▶ [Extract to read]
——

# Blank shirt w/ different color thread



## WholesalePrint (Sep 23, 2008)

I'm looing for Shirt one color and thread different color supplier help?


----------



## splathead (Dec 4, 2005)

American Apparel has a couple of options. Hanes use to have one, but i think they discontinued it.


----------



## WholesalePrint (Sep 23, 2008)

WHICH AA cause they are expensive.


----------



## splathead (Dec 4, 2005)

WholesalePrint said:


> WHICH AA cause they are expensive.


Well, you didn't say it had to be cheap. 

Wholesale AA, don't go by the prices on their website.


----------



## WholesalePrint (Sep 23, 2008)

The problem with AA is that where I'm located I have to have it shipped to me adding cost and most of their stuff is either to thin or polyester blended


----------



## splathead (Dec 4, 2005)

OK, now we are getting somewhere. So we are looking for an inexpensive, heavyweight, non-poly, contrasting stitch tee that has free shipping or can be picked up locally. What else do you need it to be?


----------



## WholesalePrint (Sep 23, 2008)

Were located 15 minutes from NES or bodek so unless they carry it I don't think it will age a 9option. Any ideas Splat?


----------



## kimura-mma (Jul 26, 2008)

Since you have isolated where you need to purchase from, why not check out there websites or catalogs to see if they have what you want. Or better yet, just call them and see if they offer it or can source it for you as a private label program.


----------



## WholesalePrint (Sep 23, 2008)

huh lol Your right a simple phone call should do lol


----------

——

▶ [Recorded information]
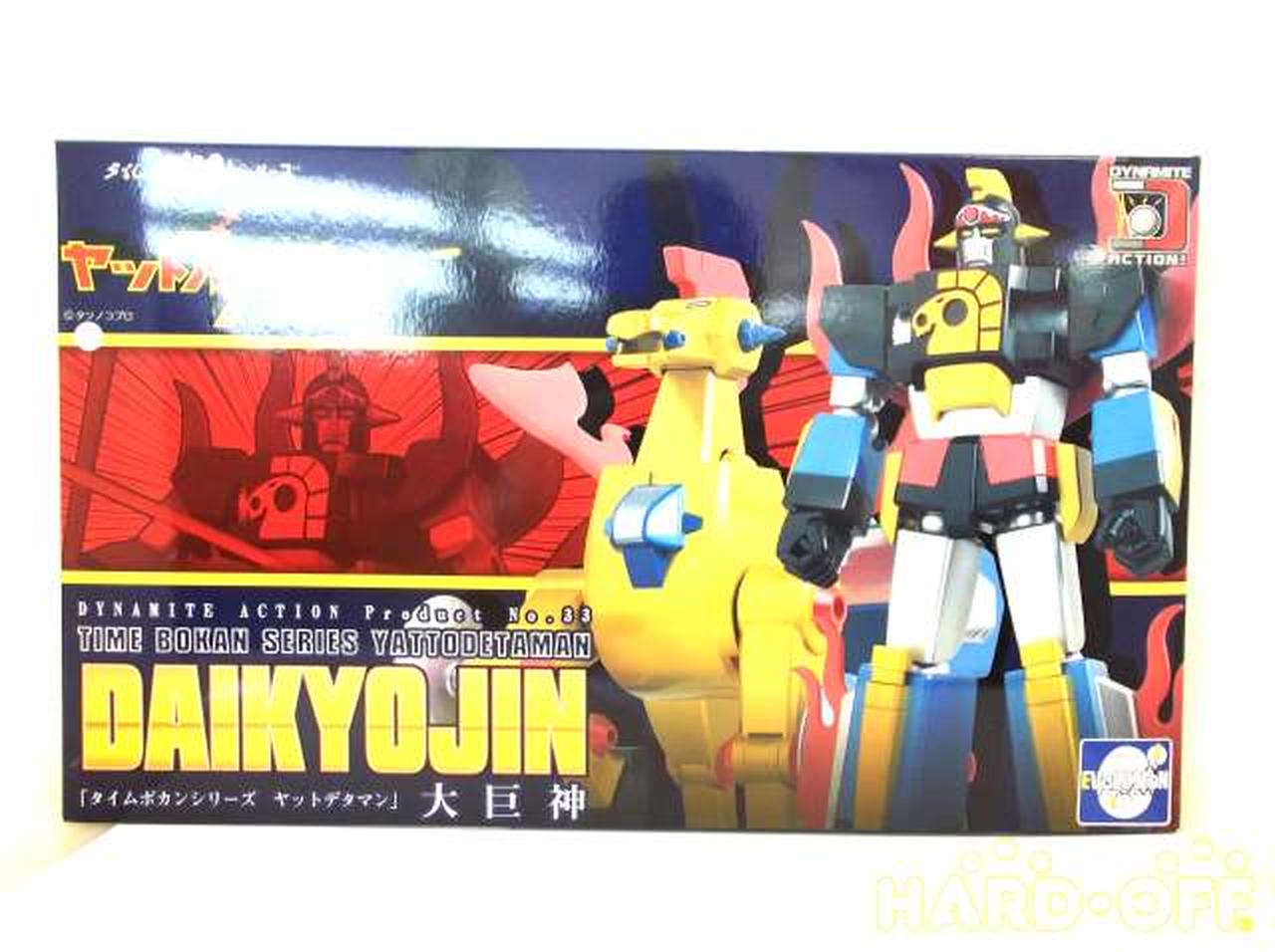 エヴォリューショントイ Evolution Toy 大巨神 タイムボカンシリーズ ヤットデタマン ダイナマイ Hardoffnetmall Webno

——

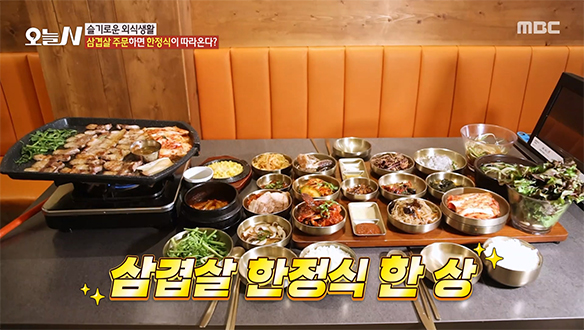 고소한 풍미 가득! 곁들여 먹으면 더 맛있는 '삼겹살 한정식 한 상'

——

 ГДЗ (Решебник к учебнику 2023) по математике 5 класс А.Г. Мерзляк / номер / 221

——

▶ [Apply what you read]
A) In the forum thread about blank shirts with different color thread, which brand does splathead first suggest as having a couple of options?
B) Copy the forum thread on blank shirts with contrasting thread word for word, from "OK, now we are" to "Any ideas Splat?".

▶ [Answer list]
A) American Apparel

B)
OK, now we are getting somewhere. So we are looking for an inexpensive, heavyweight, non-poly, contrasting stitch tee that has free shipping or can be picked up locally. What else do you need it to be?


----------



## WholesalePrint (Sep 23, 2008)

Were located 15 minutes from NES or bodek so unless they carry it I don't think it will age a 9option. Any ideas Splat?